__AIM OF THE TASK__:
Extract, verbatim, all lines starting at the one containing "From your inspection of" and ending with the final line of the listing, and no others.

__Spatial question entries__:
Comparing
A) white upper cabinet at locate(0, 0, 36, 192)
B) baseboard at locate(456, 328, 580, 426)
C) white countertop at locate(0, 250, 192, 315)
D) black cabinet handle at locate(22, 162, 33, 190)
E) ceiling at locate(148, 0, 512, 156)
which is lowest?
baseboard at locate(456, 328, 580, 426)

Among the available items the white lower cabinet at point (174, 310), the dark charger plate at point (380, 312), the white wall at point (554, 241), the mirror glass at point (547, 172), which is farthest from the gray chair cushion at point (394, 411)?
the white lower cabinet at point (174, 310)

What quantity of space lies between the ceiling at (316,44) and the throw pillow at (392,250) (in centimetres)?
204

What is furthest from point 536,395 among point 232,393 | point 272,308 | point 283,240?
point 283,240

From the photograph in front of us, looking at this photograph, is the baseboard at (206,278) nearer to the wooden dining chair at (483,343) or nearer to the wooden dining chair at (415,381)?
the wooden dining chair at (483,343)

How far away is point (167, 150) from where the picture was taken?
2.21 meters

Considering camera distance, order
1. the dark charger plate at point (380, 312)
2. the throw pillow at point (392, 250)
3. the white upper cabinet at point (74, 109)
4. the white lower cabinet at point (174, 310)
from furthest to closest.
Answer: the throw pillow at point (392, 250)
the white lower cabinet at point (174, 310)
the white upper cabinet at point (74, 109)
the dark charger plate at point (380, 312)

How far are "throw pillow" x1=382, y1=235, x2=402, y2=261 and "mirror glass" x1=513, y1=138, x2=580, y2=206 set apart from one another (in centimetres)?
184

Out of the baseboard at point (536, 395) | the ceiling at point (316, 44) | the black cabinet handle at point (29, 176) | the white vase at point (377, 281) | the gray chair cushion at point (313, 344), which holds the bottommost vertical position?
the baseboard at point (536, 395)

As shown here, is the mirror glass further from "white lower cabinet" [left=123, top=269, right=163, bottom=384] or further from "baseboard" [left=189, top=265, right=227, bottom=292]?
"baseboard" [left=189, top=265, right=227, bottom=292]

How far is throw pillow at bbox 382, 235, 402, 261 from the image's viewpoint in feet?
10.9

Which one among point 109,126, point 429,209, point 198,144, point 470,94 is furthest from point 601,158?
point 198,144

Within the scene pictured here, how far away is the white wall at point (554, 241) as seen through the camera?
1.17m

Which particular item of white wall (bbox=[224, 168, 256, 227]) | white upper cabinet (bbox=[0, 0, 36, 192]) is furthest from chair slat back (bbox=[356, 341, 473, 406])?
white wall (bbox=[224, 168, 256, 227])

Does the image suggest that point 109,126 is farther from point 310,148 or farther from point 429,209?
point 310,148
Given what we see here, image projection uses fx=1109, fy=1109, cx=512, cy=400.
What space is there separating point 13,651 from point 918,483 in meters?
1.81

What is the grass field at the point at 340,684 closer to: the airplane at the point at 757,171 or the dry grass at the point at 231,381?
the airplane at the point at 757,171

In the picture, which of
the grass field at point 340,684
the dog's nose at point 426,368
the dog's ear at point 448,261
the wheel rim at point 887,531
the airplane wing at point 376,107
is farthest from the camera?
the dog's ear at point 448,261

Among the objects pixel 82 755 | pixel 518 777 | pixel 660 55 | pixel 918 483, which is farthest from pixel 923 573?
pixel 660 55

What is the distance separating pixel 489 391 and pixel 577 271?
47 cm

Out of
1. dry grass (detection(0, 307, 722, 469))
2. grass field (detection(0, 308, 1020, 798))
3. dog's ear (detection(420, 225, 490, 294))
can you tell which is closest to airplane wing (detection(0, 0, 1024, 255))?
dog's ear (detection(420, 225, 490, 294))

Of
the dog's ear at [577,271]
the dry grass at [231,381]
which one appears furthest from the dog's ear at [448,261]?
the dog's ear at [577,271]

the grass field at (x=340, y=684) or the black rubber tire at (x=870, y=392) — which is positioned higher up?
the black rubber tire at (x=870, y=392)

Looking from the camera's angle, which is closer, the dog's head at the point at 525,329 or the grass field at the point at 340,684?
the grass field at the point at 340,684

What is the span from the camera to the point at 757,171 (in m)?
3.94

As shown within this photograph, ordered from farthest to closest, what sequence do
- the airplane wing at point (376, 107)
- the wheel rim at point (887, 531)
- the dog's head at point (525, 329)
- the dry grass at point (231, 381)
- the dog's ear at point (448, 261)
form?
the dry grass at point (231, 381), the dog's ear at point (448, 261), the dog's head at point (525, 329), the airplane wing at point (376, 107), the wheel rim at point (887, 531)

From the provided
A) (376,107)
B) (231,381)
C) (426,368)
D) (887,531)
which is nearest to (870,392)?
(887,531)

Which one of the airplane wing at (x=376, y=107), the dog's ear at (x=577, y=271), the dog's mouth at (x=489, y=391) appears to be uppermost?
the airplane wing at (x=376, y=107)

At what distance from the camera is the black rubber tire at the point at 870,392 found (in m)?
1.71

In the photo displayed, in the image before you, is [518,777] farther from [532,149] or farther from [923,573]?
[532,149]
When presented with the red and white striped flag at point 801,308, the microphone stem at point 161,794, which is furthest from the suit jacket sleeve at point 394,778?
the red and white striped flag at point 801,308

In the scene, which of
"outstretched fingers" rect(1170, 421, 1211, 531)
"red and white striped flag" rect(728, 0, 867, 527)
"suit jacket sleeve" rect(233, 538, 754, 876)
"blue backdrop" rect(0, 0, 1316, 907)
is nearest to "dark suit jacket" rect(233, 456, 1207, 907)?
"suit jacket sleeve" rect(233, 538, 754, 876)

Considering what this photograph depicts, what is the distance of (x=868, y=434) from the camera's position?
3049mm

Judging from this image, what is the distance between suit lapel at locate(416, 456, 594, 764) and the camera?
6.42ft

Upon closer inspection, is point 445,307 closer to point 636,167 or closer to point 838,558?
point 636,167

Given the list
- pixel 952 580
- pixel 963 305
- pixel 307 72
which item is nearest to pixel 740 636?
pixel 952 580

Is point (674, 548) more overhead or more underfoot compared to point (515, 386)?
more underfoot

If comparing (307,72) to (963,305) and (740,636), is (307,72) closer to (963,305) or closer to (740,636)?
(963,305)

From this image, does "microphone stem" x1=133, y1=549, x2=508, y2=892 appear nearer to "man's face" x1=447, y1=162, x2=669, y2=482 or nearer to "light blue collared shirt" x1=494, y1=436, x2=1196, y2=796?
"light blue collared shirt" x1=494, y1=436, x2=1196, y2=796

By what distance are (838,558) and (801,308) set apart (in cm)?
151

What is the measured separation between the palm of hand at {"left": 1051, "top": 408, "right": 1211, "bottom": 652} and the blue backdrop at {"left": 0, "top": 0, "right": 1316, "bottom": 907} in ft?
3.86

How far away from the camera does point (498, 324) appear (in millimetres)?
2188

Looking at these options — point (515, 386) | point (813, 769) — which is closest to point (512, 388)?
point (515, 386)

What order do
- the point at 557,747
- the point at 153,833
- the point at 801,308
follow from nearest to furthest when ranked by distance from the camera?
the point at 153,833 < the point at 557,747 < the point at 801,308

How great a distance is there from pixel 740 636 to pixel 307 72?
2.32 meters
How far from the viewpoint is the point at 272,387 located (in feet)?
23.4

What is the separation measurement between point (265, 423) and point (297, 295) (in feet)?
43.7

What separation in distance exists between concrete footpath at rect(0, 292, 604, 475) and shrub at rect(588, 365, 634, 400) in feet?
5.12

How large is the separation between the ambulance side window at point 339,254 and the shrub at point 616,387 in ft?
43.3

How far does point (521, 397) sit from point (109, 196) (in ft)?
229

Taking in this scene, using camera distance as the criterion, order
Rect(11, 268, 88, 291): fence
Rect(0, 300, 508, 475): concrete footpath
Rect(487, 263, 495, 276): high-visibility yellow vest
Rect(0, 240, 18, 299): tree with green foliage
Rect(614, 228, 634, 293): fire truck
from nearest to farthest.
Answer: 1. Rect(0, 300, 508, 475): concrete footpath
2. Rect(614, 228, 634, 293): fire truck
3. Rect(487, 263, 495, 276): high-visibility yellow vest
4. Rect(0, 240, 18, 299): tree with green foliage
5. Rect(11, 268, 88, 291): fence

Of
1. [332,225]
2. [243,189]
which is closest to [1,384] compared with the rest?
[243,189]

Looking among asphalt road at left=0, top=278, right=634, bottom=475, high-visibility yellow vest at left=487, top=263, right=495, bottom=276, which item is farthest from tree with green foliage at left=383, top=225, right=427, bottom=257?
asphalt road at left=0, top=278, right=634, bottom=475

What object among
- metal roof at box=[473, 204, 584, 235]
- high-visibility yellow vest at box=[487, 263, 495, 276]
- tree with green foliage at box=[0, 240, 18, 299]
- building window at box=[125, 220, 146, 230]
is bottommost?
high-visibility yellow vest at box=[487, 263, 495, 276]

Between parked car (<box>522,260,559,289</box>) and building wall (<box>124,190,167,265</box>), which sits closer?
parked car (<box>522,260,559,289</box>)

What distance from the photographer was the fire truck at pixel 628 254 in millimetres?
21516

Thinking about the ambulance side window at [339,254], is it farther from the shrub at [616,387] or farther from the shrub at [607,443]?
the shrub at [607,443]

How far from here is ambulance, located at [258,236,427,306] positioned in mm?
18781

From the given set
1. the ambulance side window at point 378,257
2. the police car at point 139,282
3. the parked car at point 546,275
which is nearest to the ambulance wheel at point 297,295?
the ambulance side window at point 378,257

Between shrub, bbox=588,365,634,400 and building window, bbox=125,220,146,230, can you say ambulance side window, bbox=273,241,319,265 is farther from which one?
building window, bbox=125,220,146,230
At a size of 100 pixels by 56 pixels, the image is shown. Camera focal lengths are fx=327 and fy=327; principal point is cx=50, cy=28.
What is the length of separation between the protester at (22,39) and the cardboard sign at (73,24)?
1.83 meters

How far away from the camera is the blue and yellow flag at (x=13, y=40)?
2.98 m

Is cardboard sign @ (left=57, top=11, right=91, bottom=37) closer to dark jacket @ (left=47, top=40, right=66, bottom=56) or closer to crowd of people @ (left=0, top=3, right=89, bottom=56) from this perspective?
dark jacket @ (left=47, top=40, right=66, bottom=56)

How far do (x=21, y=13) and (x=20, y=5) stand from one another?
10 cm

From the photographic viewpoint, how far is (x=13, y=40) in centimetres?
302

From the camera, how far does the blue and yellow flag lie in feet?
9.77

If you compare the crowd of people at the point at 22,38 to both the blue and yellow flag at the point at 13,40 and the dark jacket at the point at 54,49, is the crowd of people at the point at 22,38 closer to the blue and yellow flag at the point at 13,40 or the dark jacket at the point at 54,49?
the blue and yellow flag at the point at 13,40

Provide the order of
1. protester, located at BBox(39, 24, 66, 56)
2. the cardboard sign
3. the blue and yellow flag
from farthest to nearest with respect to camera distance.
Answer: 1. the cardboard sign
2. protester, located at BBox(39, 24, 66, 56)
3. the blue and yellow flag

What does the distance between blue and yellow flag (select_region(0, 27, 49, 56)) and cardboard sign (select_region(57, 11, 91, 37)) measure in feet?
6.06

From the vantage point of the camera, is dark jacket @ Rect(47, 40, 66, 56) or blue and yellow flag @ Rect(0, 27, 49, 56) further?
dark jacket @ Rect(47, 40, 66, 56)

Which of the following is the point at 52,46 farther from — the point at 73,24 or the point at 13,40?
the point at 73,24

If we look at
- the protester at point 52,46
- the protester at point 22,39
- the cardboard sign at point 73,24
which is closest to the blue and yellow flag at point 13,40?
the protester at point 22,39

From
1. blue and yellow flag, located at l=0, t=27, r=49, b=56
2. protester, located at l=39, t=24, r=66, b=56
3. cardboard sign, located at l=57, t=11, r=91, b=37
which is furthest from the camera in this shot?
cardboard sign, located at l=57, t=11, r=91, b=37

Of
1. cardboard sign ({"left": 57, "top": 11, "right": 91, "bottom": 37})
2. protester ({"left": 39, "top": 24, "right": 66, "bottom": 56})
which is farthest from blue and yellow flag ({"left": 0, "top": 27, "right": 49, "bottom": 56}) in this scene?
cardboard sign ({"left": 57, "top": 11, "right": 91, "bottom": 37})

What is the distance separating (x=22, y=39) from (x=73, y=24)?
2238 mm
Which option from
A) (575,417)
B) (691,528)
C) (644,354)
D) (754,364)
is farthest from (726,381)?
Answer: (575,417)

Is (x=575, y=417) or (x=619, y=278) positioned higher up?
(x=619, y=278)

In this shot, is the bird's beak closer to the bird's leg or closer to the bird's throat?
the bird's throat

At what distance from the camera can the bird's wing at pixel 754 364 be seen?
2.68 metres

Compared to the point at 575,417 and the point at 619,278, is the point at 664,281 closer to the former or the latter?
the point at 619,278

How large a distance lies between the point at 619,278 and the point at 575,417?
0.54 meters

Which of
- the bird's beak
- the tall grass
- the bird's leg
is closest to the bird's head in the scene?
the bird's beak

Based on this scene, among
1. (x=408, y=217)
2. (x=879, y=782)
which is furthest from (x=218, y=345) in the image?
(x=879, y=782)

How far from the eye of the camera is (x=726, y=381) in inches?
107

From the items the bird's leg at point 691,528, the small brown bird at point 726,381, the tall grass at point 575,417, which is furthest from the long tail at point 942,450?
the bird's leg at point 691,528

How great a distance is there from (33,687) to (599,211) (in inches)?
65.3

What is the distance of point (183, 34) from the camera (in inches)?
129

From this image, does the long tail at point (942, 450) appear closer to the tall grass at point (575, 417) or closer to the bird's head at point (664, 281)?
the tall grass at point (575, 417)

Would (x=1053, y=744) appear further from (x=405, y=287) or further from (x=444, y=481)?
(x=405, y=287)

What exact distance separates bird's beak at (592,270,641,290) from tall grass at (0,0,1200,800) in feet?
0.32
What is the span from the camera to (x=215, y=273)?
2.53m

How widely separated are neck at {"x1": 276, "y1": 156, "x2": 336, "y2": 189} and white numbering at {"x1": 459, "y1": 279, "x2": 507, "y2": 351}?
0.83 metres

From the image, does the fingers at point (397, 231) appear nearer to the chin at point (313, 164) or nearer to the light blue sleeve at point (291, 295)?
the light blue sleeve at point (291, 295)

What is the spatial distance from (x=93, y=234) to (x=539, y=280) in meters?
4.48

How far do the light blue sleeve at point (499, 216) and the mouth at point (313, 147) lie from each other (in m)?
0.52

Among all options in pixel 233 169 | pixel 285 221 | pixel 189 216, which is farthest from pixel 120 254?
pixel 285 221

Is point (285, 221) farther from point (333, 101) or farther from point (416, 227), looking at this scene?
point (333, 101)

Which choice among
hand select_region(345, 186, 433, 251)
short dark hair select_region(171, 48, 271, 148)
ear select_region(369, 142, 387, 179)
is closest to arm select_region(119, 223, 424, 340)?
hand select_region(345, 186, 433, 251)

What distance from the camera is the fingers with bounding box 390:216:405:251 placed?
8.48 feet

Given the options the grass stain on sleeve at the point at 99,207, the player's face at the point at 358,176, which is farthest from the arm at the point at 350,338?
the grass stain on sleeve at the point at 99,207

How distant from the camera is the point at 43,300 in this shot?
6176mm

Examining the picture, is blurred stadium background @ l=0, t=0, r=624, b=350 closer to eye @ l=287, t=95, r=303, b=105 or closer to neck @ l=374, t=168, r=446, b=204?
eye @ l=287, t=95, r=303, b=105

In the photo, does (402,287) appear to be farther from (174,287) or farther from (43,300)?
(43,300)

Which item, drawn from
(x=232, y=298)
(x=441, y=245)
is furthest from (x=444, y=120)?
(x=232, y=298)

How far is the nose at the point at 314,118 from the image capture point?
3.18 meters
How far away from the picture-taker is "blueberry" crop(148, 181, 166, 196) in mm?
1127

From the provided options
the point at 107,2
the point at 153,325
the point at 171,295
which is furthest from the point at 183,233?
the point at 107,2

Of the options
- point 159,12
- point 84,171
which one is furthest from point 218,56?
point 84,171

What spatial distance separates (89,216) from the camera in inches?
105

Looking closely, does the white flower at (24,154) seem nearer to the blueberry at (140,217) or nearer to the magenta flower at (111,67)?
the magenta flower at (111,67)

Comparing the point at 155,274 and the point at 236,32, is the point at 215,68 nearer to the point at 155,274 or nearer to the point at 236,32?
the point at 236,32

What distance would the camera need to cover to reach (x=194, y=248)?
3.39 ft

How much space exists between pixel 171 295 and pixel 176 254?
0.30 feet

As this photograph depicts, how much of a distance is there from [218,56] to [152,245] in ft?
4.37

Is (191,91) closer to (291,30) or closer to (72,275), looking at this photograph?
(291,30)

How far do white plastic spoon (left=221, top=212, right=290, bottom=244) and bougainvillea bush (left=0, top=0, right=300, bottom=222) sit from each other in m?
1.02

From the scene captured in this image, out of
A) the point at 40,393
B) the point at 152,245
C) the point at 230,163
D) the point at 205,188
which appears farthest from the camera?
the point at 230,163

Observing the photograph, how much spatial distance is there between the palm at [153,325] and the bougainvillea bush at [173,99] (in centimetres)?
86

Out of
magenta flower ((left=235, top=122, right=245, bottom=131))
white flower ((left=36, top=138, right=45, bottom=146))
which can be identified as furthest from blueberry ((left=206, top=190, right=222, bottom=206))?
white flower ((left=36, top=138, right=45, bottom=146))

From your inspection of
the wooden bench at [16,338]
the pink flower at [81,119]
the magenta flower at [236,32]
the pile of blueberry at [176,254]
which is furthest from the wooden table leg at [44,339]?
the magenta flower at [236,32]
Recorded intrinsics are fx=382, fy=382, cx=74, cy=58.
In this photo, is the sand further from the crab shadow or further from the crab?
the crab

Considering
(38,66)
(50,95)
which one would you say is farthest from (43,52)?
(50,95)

__RESULT OF THE TASK__:
From your inspection of
the wooden bench at [16,338]
the pink flower at [81,119]
the magenta flower at [236,32]
the pile of blueberry at [176,254]
which is furthest from the wooden table leg at [44,339]?
the magenta flower at [236,32]
Recorded intrinsics are fx=382, fy=382, cx=74, cy=58.
In this photo, is the sand further from the crab shadow or further from the crab?
the crab

Considering
(38,66)
(50,95)
which one would you say is farthest from (43,52)?
(50,95)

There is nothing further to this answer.